■ **TEXT SEGMENT**
↓

After years of hype, 4K video finally became something that mattered to consumers in 2017. But it wasn't just the pixel bump from HD video that made the difference. HDR, or high dynamic range video, along with support for a wider range of colors, ushered in some massive visual upgrades. Altogether, they add up to the home theater evolution we've been waiting for since the dawn of the high-definition era. And in 2018, it'll be something everyone can enjoy.
4K is the most straightforward step forward: It offers four times as many pixels as 1080p. But while that might sound exciting, it's not a noticeable leap unless you're sitting very close to a large TV set. HDR, on the other hand, is an upgrade you definitely can't miss. It lets you see both brighter and darker elements in an image. Shots of the sun or huge explosions end up looking almost as vibrant as they do in real life. (In fact, on high-end TVs the brightness can sometimes make you squint your eyes.) And while being able to see darker images might not sound exciting, it's a big help for things like Daredevil's nighttime fight scenes.
The benefit of wide color gamut support, or WCG, is immediately noticeably when you're watching something like Planet Earth 2, which shows off seemingly every naturally occurring shade. Until now, home video formats could only display a limited amount of colors. But with WCG, all of the primary pigments — red, green and blue — are bolder and more realistic than ever.
So what makes things better for 4K and HDR next year? The most obvious answer: The TVs supporting those new formats will come even further down in price. Previously, you'd have to spend close to $1,000 to get a decent 50-inch TV. But today, one of the most widely recommended 55-inch models, TCL's P series, goes for just $650. And if you don't mind skimping a bit on picture quality, you can find already similarly sized sets for even less.
That also means that large TVs are becoming more affordable. Vizio's mid-range M series line starts at $1,000 for the 65-inch model, and you can go all the way up to 75 inches for $2,000. That's the sort of TV you previously could only dream of — not something normal people could buy. By next year, many consumers might consider a 65-inch set as their default upgrade, and I wouldn't be surprised if TVs beyond 70-inches become more popular.
And even if you're not just trying to stuff the biggest screen possible into your home, once high-end technology, like OLED, is also becoming more affordable. Not surprisingly, OLED is the upgrade videophiles are really excited about. It offers more contrast than LCD sets and better black levels, plus it doesn't suffer from motion blurring. And if you care about home decor, OLED sets can be shockingly thin. LG's new W series are as thick as two quarters stacked on top of each other -- something that also requires them to be wall mounted, since it's physically impossible to balance them with a traditional table-mounted stand.

↑

■ **Entries for bounding box labeling**
↓

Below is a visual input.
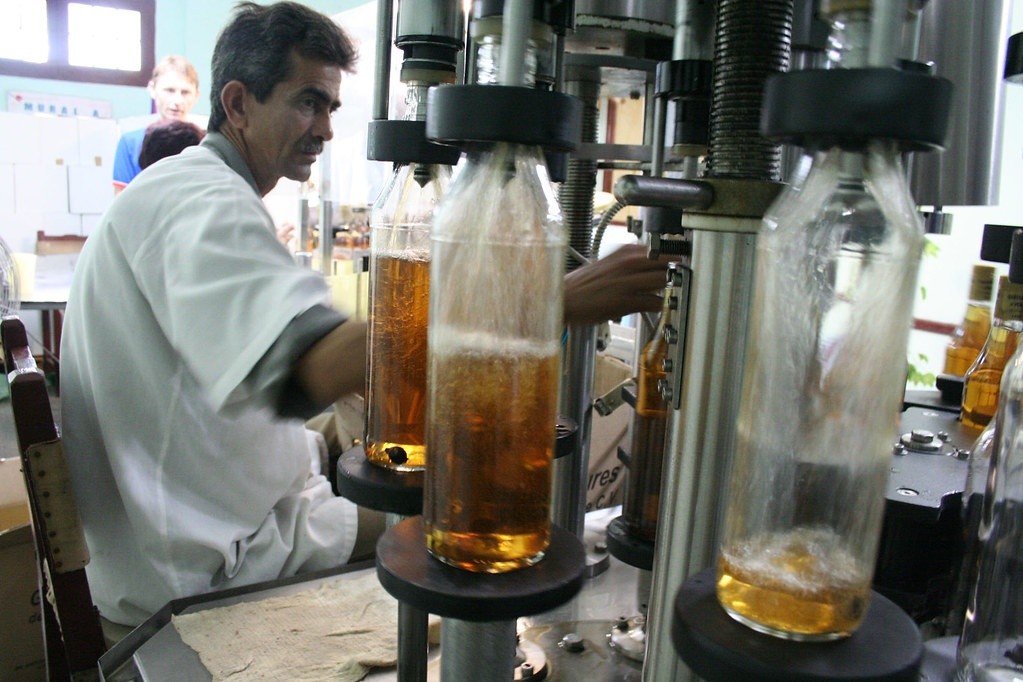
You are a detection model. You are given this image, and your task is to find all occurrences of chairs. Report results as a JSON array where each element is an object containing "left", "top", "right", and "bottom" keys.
[
  {"left": 0, "top": 315, "right": 108, "bottom": 682},
  {"left": 36, "top": 230, "right": 89, "bottom": 360}
]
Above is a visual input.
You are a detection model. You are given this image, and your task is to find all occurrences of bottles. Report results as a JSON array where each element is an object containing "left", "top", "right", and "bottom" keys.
[
  {"left": 941, "top": 265, "right": 1023, "bottom": 682},
  {"left": 369, "top": 43, "right": 459, "bottom": 473},
  {"left": 424, "top": 38, "right": 568, "bottom": 575},
  {"left": 718, "top": 8, "right": 923, "bottom": 642}
]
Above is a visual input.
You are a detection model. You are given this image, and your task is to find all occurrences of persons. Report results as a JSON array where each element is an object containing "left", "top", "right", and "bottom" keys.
[
  {"left": 112, "top": 54, "right": 209, "bottom": 203},
  {"left": 59, "top": 1, "right": 682, "bottom": 657}
]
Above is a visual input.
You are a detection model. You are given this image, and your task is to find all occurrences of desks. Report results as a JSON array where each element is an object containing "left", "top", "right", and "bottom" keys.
[{"left": 7, "top": 254, "right": 80, "bottom": 397}]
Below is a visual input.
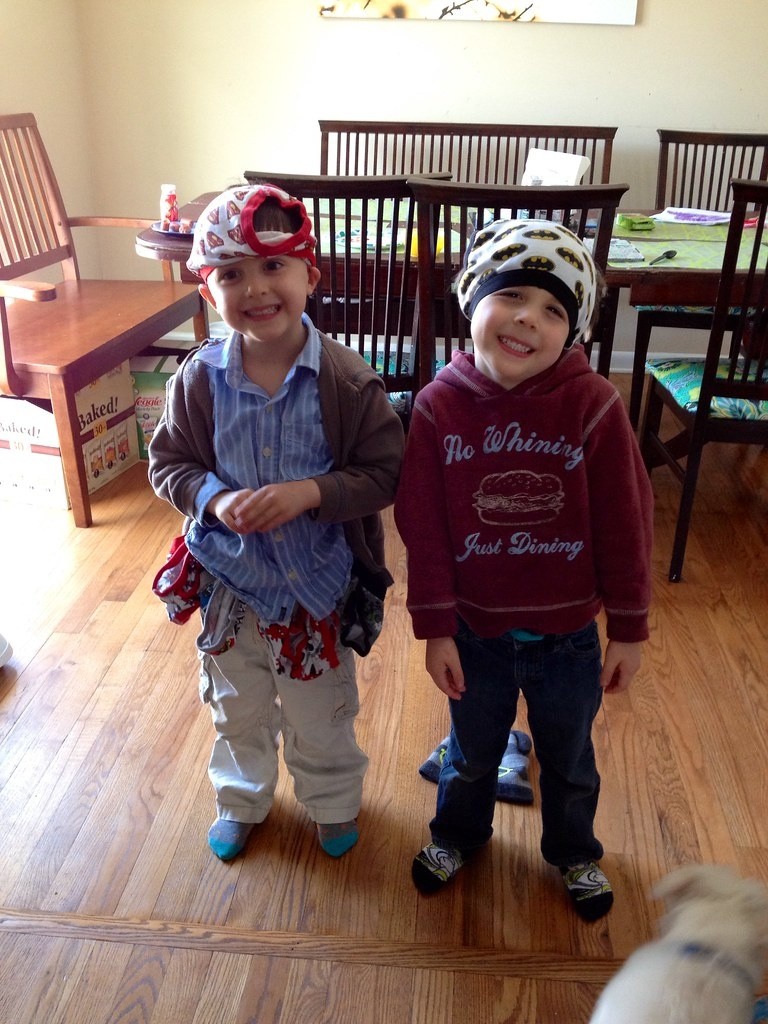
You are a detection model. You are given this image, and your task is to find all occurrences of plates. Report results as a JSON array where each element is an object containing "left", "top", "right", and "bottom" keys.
[
  {"left": 150, "top": 220, "right": 197, "bottom": 235},
  {"left": 335, "top": 228, "right": 404, "bottom": 250}
]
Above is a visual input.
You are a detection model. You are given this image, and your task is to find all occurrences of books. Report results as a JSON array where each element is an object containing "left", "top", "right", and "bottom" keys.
[{"left": 583, "top": 237, "right": 646, "bottom": 262}]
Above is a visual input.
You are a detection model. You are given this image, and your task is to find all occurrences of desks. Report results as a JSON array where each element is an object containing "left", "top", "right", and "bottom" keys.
[{"left": 132, "top": 189, "right": 768, "bottom": 342}]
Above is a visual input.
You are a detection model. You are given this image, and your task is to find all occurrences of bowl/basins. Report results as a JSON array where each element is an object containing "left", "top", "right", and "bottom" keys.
[{"left": 404, "top": 230, "right": 444, "bottom": 259}]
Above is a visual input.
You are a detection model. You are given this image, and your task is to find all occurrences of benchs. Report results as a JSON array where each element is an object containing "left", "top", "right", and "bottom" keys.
[{"left": 316, "top": 117, "right": 621, "bottom": 184}]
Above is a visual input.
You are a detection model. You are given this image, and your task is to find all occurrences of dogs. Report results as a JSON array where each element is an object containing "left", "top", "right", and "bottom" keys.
[{"left": 589, "top": 866, "right": 768, "bottom": 1024}]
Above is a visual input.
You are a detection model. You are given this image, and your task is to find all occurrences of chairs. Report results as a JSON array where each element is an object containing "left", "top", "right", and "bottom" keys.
[
  {"left": 404, "top": 179, "right": 628, "bottom": 399},
  {"left": 642, "top": 173, "right": 768, "bottom": 590},
  {"left": 629, "top": 129, "right": 768, "bottom": 427},
  {"left": 0, "top": 111, "right": 214, "bottom": 530},
  {"left": 239, "top": 165, "right": 453, "bottom": 418}
]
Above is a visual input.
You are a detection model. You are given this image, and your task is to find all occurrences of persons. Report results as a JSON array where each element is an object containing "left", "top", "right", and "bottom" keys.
[
  {"left": 147, "top": 186, "right": 406, "bottom": 863},
  {"left": 393, "top": 216, "right": 655, "bottom": 922}
]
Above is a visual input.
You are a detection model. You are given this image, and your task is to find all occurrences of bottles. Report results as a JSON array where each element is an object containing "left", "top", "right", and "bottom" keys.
[{"left": 160, "top": 183, "right": 178, "bottom": 231}]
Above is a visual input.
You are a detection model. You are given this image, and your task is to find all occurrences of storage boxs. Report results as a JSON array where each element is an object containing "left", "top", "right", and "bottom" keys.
[
  {"left": 130, "top": 331, "right": 204, "bottom": 464},
  {"left": 0, "top": 358, "right": 141, "bottom": 512}
]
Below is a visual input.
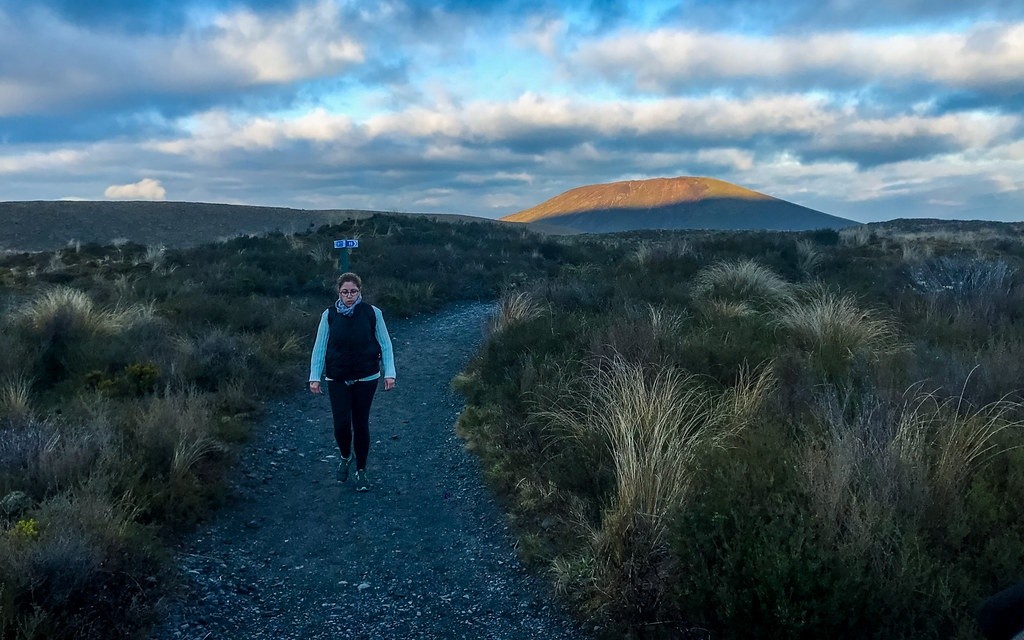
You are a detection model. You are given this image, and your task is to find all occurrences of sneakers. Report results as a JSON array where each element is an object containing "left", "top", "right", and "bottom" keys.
[
  {"left": 355, "top": 470, "right": 370, "bottom": 491},
  {"left": 337, "top": 453, "right": 354, "bottom": 482}
]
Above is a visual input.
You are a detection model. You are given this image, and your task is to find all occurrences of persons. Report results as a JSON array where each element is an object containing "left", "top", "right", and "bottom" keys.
[{"left": 308, "top": 271, "right": 397, "bottom": 492}]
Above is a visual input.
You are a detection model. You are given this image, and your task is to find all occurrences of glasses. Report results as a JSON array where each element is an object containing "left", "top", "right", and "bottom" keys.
[{"left": 339, "top": 289, "right": 360, "bottom": 297}]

↑

■ **GIVEN TASK A**
Write out the passage of the 4K TV article from "And even if" up to and including "traditional table-mounted stand.".
■ **GIVEN TASK B**
Sum up the 4K TV article in two sentences.
This data comes from a separate source.

■ **WRITTEN REPLY A**
And even if you're not just trying to stuff the biggest screen possible into your home, once high-end technology, like OLED, is also becoming more affordable. Not surprisingly, OLED is the upgrade videophiles are really excited about. It offers more contrast than LCD sets and better black levels, plus it doesn't suffer from motion blurring. And if you care about home decor, OLED sets can be shockingly thin. LG's new W series are as thick as two quarters stacked on top of each other -- something that also requires them to be wall mounted, since it's physically impossible to balance them with a traditional table-mounted stand.

■ **WRITTEN REPLY B**
4K, HDR, and wide color gamut support together bring the home theater upgrade people have waited for since HD, and HDR and wider color stand out much more than the extra pixels of 4K. TVs that support these formats keep getting cheaper, so large screens and high-end technology like OLED are within reach of more people.